Obviously a incident where the PM huffs out of an interview with a major broadcaster would be a big story. There's just one slight problem.
The Boulton & Co blog on the Sky website includes the line:
One man's "storming off" is another man's "getting up because it's over"...
Which immediately raises doubts about the veracity of the Mail interpretation. Watching the nearly twelve minute interview on the Sky blog reveals - shock of shocks - Brown doesn't try to leave at any point. The clip ends with Boulton saying:
Thank you very much Gordon Brown.
And Brown is still in his seat. Conservative blogger Guido Fawkes has posted part of what happened next on Youtube, complete with a juvenile Psycho sound effect. But it shows Brown remaining seated for a full three seconds before moving to get up.
So how does the Mail decide he 'cut the interview short' or:
He tried to leave once it was over. End of (non-) story.

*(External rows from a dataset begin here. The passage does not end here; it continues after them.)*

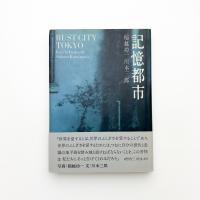 記憶都市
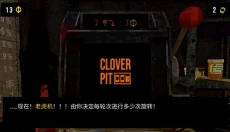 幸运深渊安卓版 截图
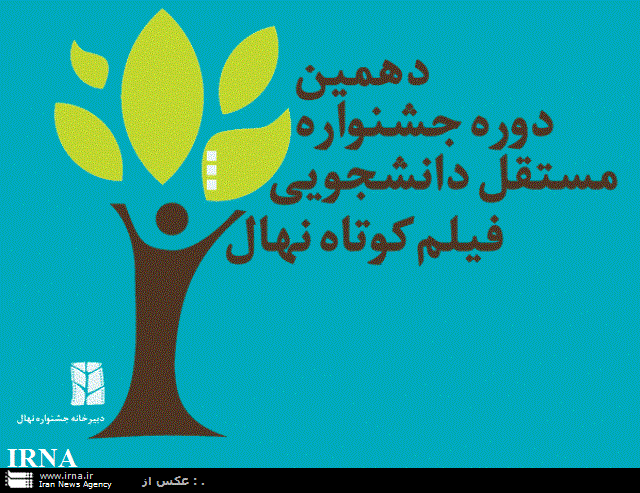 سطح آثار حاضر در جشنواره نهال از فیلم كوتاه تهران بالاتر است سطح آثار حاضر در جشنواره نهال از فیلم كوتاه تهران بالاتر است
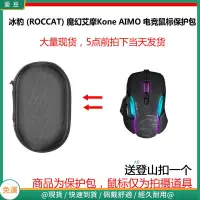 在飛比找蝦皮購物優惠-【現貨 免運】冰豹 (ROCCAT) 魔幻艾摩Kone AI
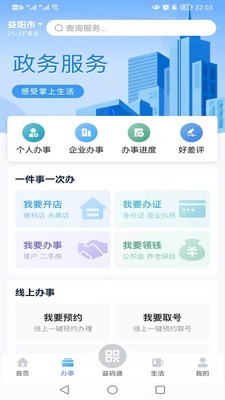 �����App��ͼ1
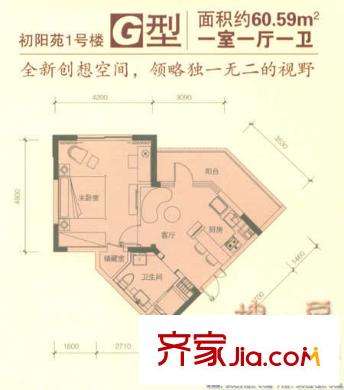 綠城百合公寓戶型圖20061003-G戶型 1室1廳1衛(wèi)1廚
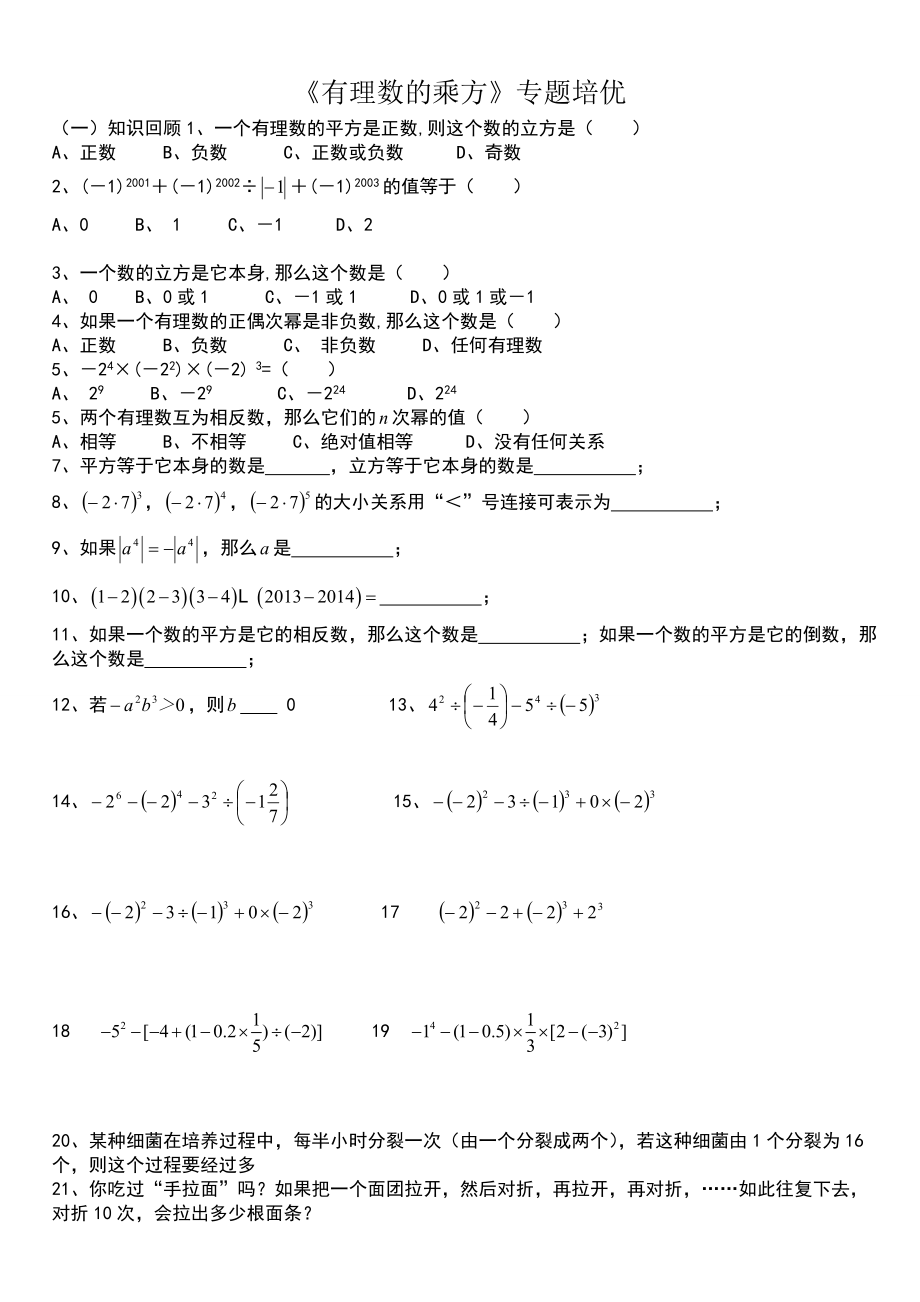 有理数的乘方提高题_第1页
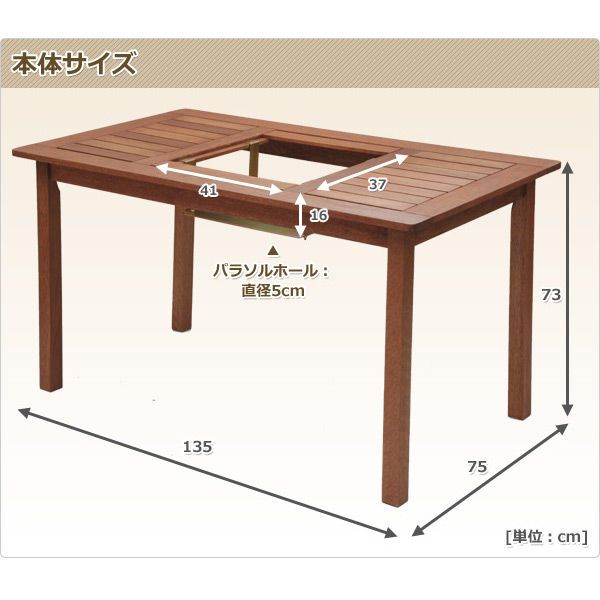 【10％オフクーポン対象】ガーデンテーブル 木製 BBQ仕様 パラソル MFT-225BBQ 山善 YAMAZEN ガーデンマスター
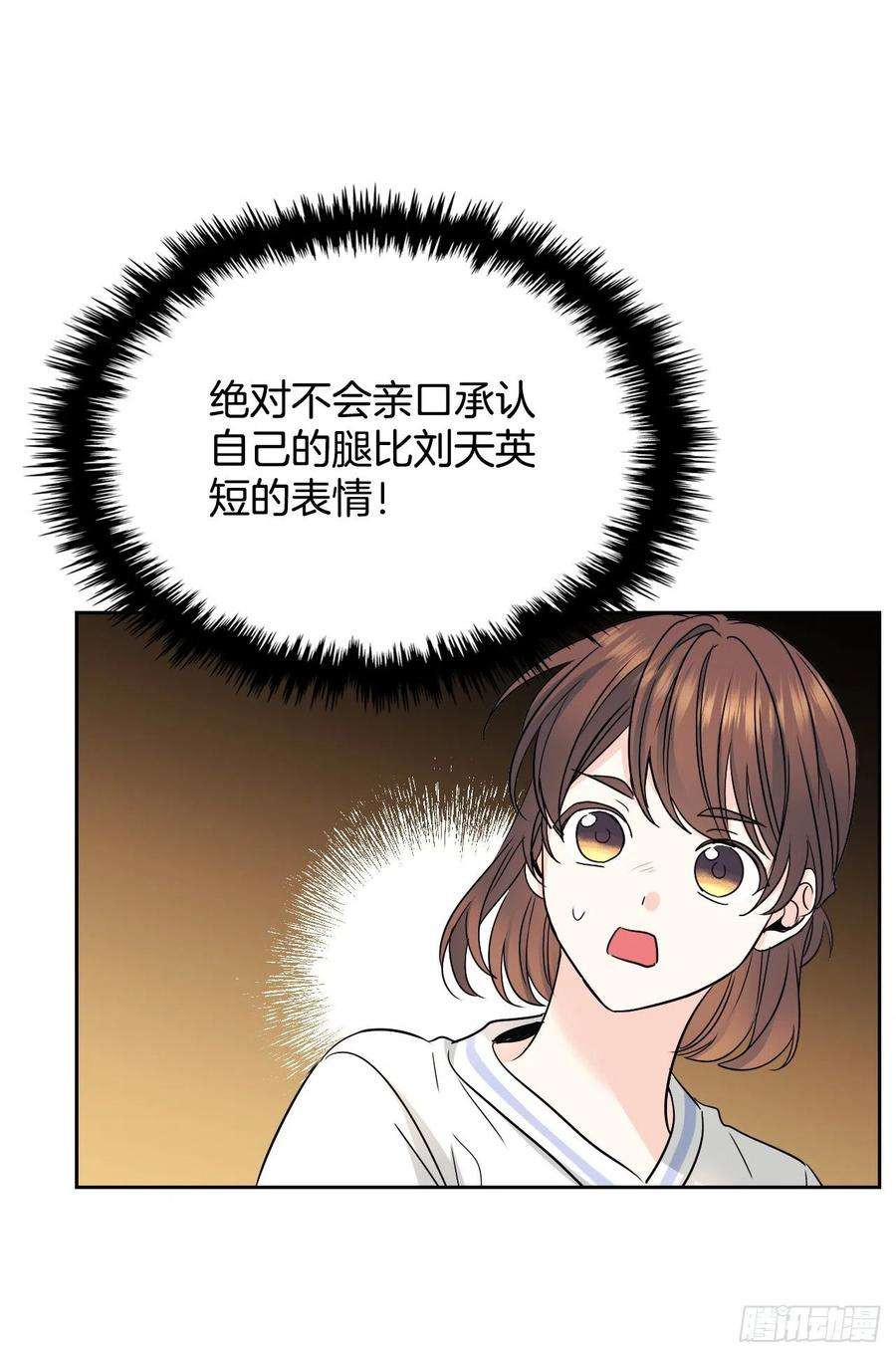 网络小说的法则105.故意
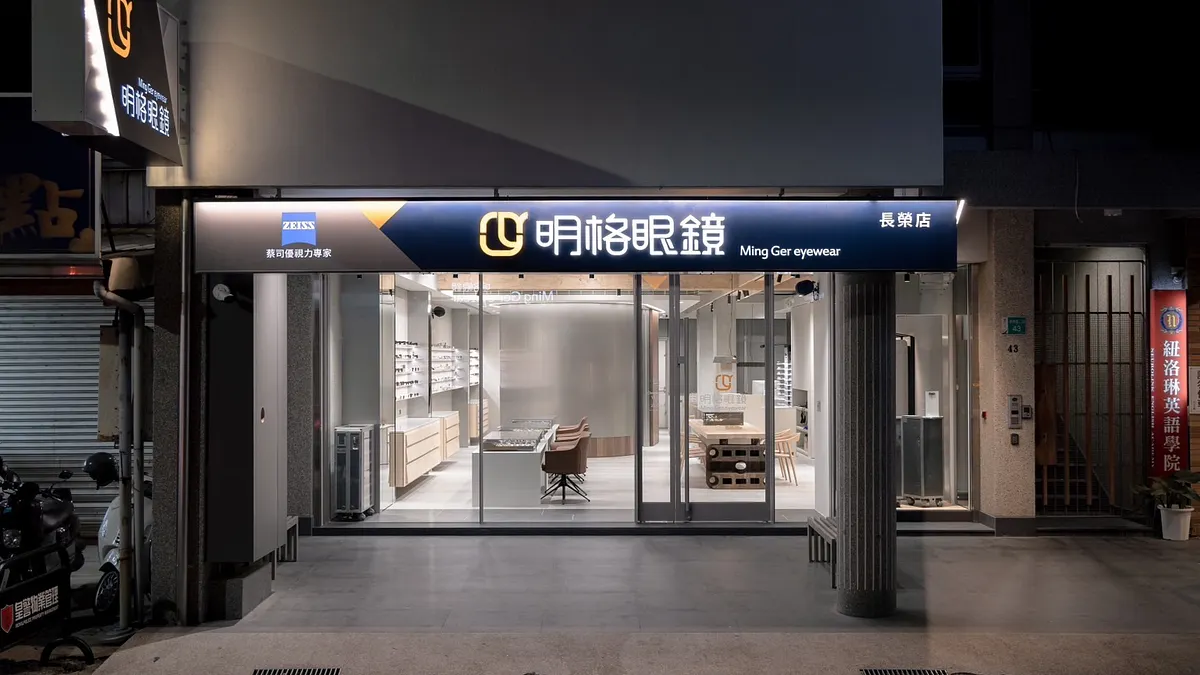 明格眼鏡 長榮店/蔡司優視力專家 外觀設計(圖/明格眼鏡長榮店提供) 明格眼鏡 長榮店/蔡司優視力專家 外觀設計(圖/明格眼鏡長榮店提供)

Elsewhere, News International is clearly trying to set the agenda for the general election. During the interview, Boulton pressed Brown on Sky News' Leaders' Debate. Then yesterday the Sun revealed - to absolutely no-one's surprise - that it was backing the Conservatives to win the next election. These seem to be 'good' examples of where the media is trying to make the news - make itself the news - rather than just report the news.
Bizarrely, this blog received two emails (within 30 minutes of each other) from The Sun revealing the news about its change of allegiance in the early hours of 29 September. It even included a jpeg of the front page for inclusion. Why it would bother alerting a blog which has rarely written a good word about the paper is a bit of a mystery.
The Sun editorial writes about the:
failures of Labour in Government over the last 12 years.
Given the Sun backed Labour at the 1997, 2001 and 2005 elections, complaining about all twelve years seems a little...conveniently forgetful.
Inevitably, in listing Labour's failings, it mentions immigration, where they are accused of:
opening our borders without any regard to the consequences. Illegal migrants and bogus asylum seekers poured in.
The terminology here is very loose - 'illegal immigrants' and 'failed asylum seekers' would be far more suitable, but this sentence, which also includes the word 'poured', is designed to be highly emotive, rather than accurate.
The Guardian's Michael White points out that Rupert Murdoch does have a 'well-documented policy of being on the winning side' and with opinion polls putting the Conservatives well ahead, it was only a matter of when, not if, The Sun switched sides.
But even more importantly for David Cameron, he has the support of another key Sun figure, far more influential than Murdoch.
Yes, Page 3 girl Keeley (22, from Bromley, dressed in her blue pants for this special occasion) is backing him too:
[He] is the man...this is his time. Everyone will expect him to make things better. He can't possibly do this instantly as he will inherit huge, long-term, deep-rooted problems. We need to allow him time to implement fresh ideas and policies that will get the country off its knees.
Brilliant. With insight like that, she could get a reporting job at the paper.